Their sons were killed in Iraq about a week apart.
So when Karen Meredith heard the grieving parents of a decorated Muslim Army officer being belittled by Donald Trump, she cried.
Meredith said she hadn't wept over her son's death for a long time, but the Republican presidential nominee "ripped the wounds right open again."
"You don't attack one Gold Star family, because if you do, you're attacking a lot of us," Meredith, 62, of Mountain View, California, said Monday.
Trump has been engaged in an emotionally charged feud with Khizr and Ghazala Khan, whose son, Capt. Humayun Khan, was killed in Iraq by a suicide bomber on June 8, 2004. Trump stoked outrage by implying that Ghazala Khan did not speak while standing alongside her husband at last week's Democratic convention because of their Muslim faith. And he disputed their right to question his grasp of the Constitution.
Some of America's Gold Star families, or those who lost loved ones in war, have demanded that Trump apologize.
Meredith organized a letter to Trump that has been signed by 23 families so far. She said she did so after seeing so much "hurt and anger" among Gold Star families on social media.
Trump refused to back down Monday, complaining anew that he has been "viciously attacked" by the Khans.
Meredith's son and only child, Army 1st Lt. Kenneth Michael Ballard, was killed during a firefight in Iraq on May 30, 2004, at age 26.
"Most people in this country, before this, did not know what a Gold Star family was, let alone what our sacrifice was," Meredith said. "For him to attack a Gold Star family and not understand the grief that Mrs. Khan was going through and why she wouldn't have spoken, just validated my feelings toward Mr. Trump as an unfeeling, empty person."
The letter was released publicly on Monday by VoteVets.org, a left-leaning group dedicated to electing liberal veterans to Congress. Meredith is a Democrat but said this is a nonpartisan issue.
Celeste Zappala, who also signed the letter, said the grief that Gold Star families suffer earns them the right to say whatever they want. Zappala's son, Army Sgt. Sherwood R. Baker, was also killed in Iraq in 2004. She said she cried after hearing Trump's comments, too.
"Mr.
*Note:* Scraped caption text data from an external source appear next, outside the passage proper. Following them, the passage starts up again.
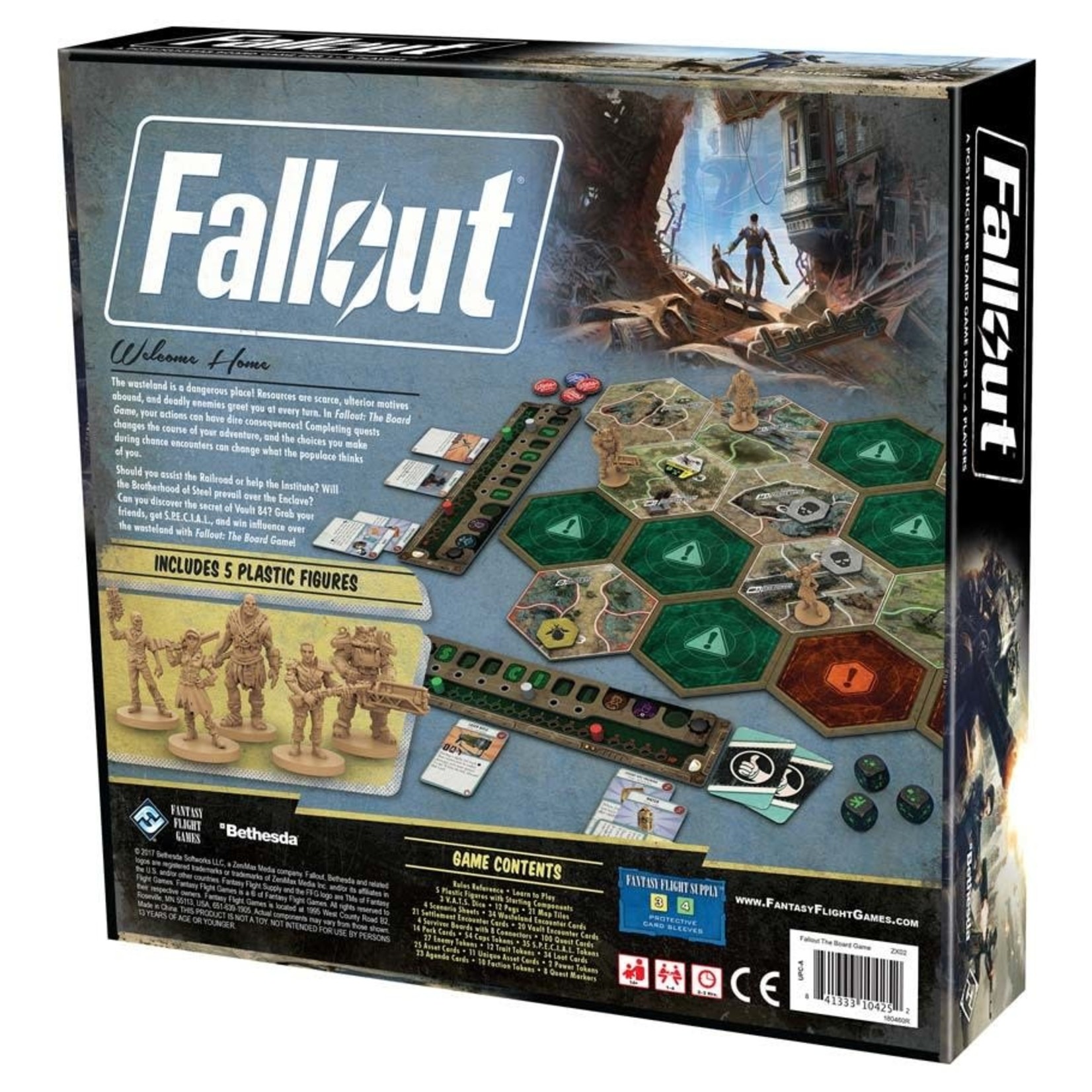 Fantasy Flight Games Fallout: The Board Game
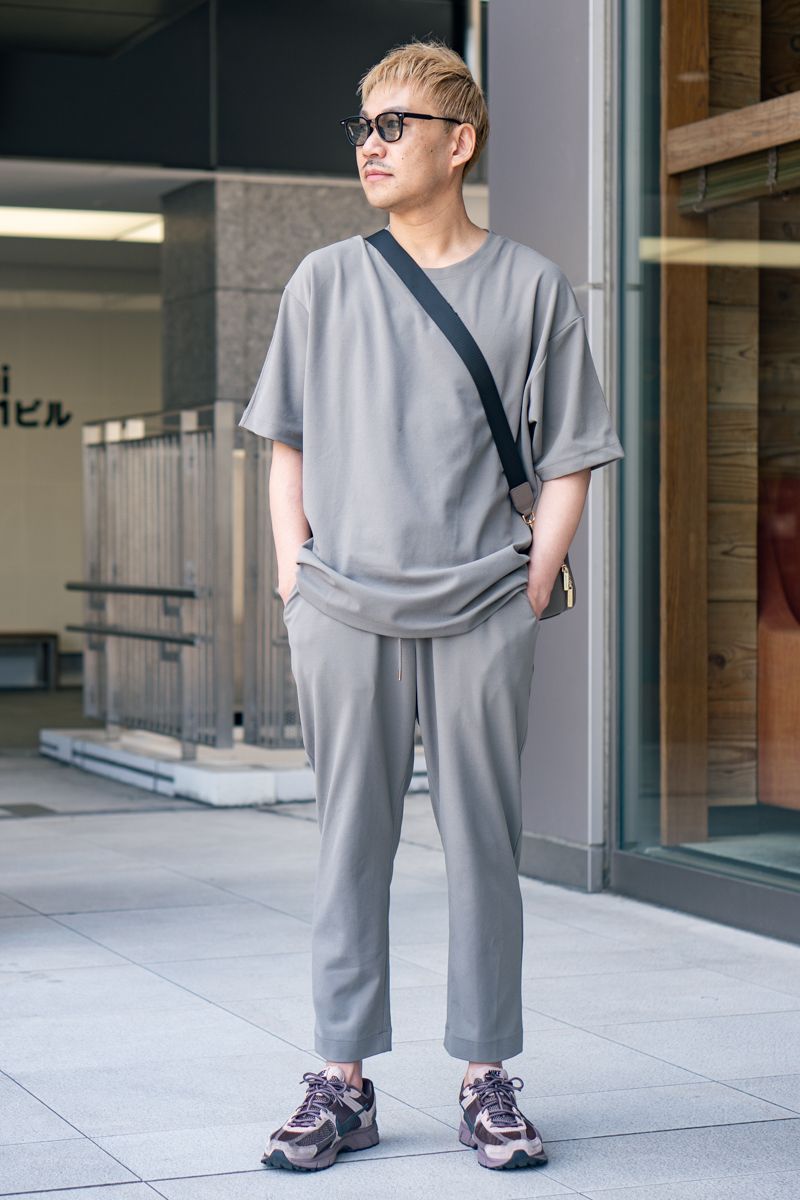 グローバルワークのTシャツコーディネート | 250611-0857-21 菅原一流 2枚目の写真
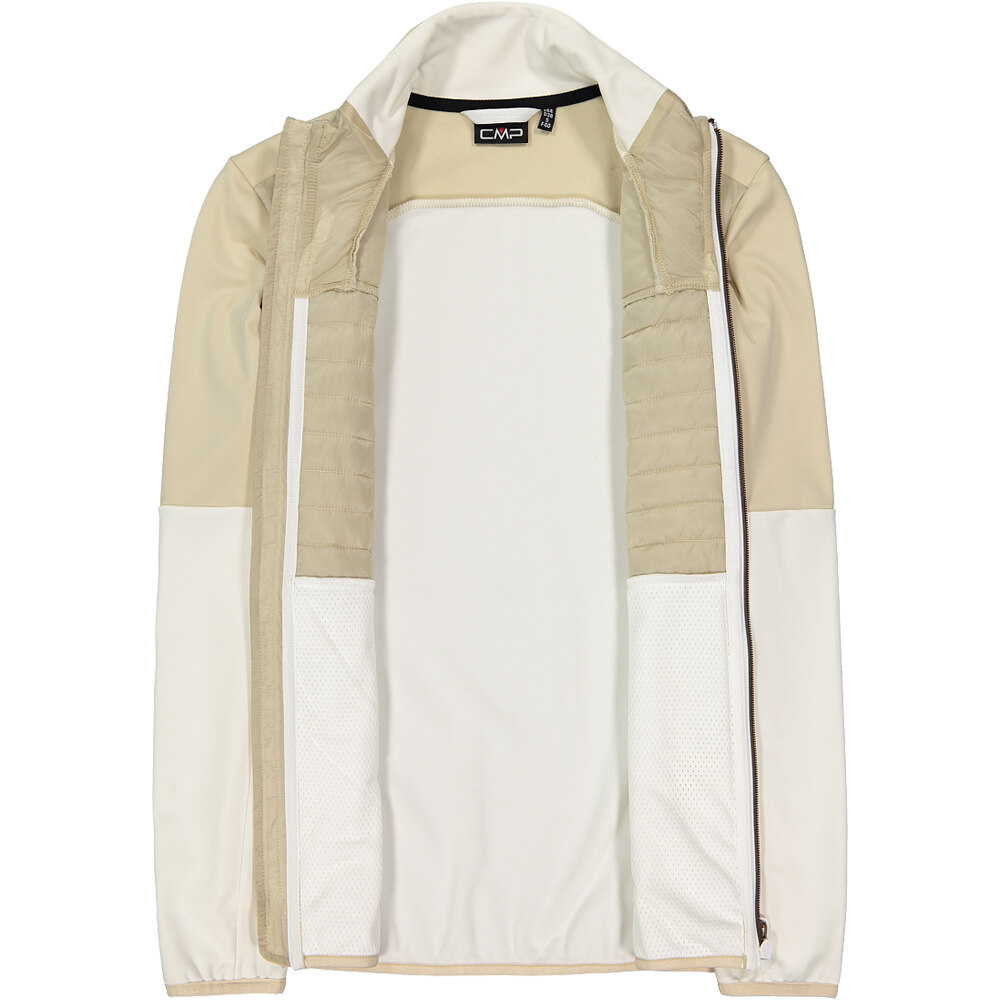 Cmp chaqueta outdoor mujer WOMAN JACKET HYBRID 03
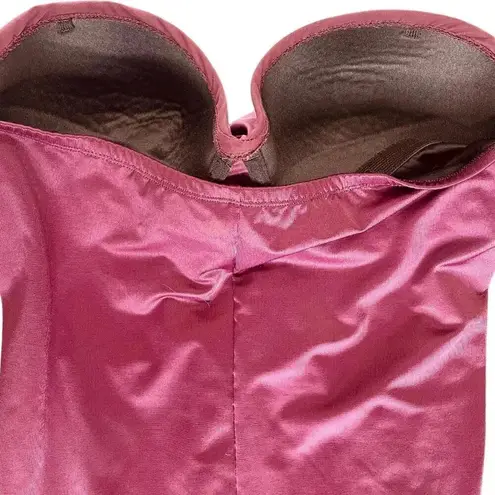 MiracleSuit Rock Solid Madrid Strapless One Piece Swimsuit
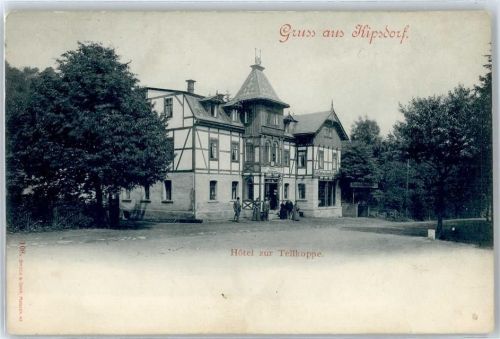 Kipsdorf Hotel zur Tellkoppe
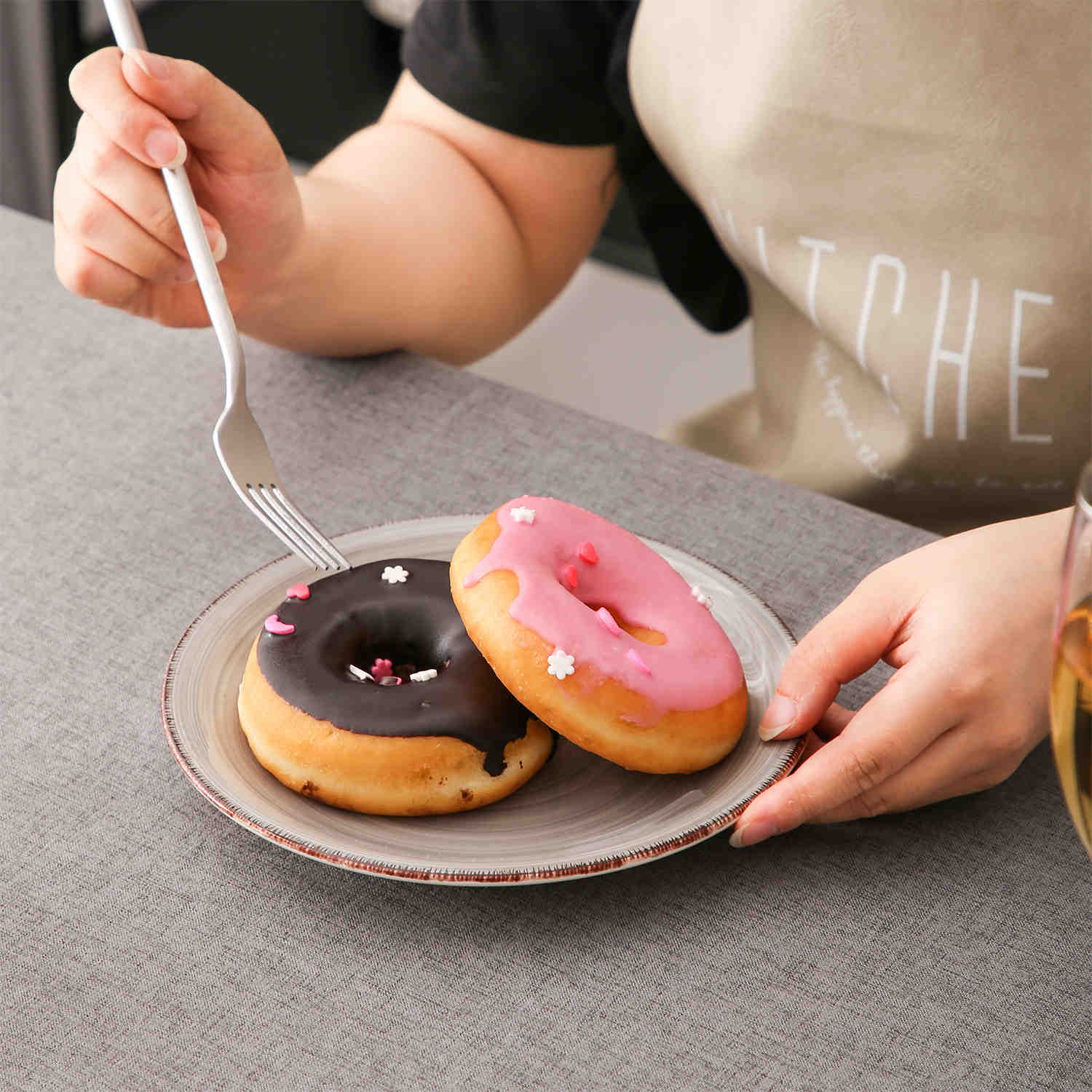 Bella Salad Plates Set of 4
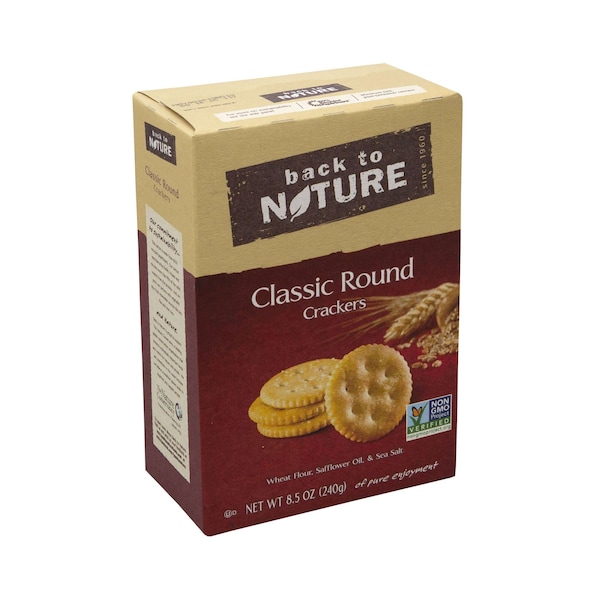De regreso a la naturaleza: Clásicas galletas redondas de 8.5 oz, caja de 6 unidades - 87013015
Trump has made a firestorm happen that didn't need to happen and that insults everybody who served," said Zappala, of Philadelphia. "Nobody should say anything other than 'Thank you for your service.'"
Both Zappala and Meredith stressed that they aren't speaking on behalf of all Gold Star families, and that there are others who back Trump.
Ryan Manion Borek, a Republican from Doylestown, Pennsylvania, said she is happy the Khans got to share their son's story and hopes the backlash prompts both candidates to address Gold Star issues. Her brother, Marine 1st Lt. Travis Manion, was killed in Iraq in 2007.
Gold Star families represent such a small fraction of the population, "it's super important that the people making the decision to send men and women off to war understand what that means," said Borek, who hasn't decided which candidate she will vote for.
Prominent Republicans spoke out Monday against Trump. Arizona Sen. John McCain, a prisoner of war in Vietnam, said that while the party has bestowed upon Trump the nomination, "it is not accompanied by unfettered license to defame those who are the best among us."
The Veterans of Foreign Wars said it won't tolerate anyone berating a Gold Star family member for exercising his or her right to free speech.
President Barack Obama addressed the Disabled American Veterans' annual conference in Atlanta on Monday. He didn't mention Trump by name but implicitly rebuked him for criticizing the Khan family.
"No one — no one has given more for our freedom and our security than our Gold Star families," Obama said. "They continue to inspire us every day, every moment."
Ami Neiberger-Miller, of Purcellville, Virginia, knows the Khans because her brother is buried near their son at Arlington National Cemetery. Army Spc. Christopher Neiberger was killed in Iraq in 2007.
She said she emailed the Khans after the Democratic National Convention speech, telling them how brave they were. As for Trump's response, Neiberger-Miller said she found it "very disturbing and distasteful."
"The comments about Mrs. Khan because she didn't speak on stage, that seemed very cruel," she said. "I actually saw her standing there as a kind of strength. As a bereaved parent, that might be what she could do that day."
Neiberger-Miller said the one positive thing to come out of this may be that Americans are learning more about Gold Star families.
"We're the families who really live with the price of war, who live with the price of service and honor and duty to country, and all of the things that go with it," she said. "There is a sense of disconnect at times between us and the rest of the country."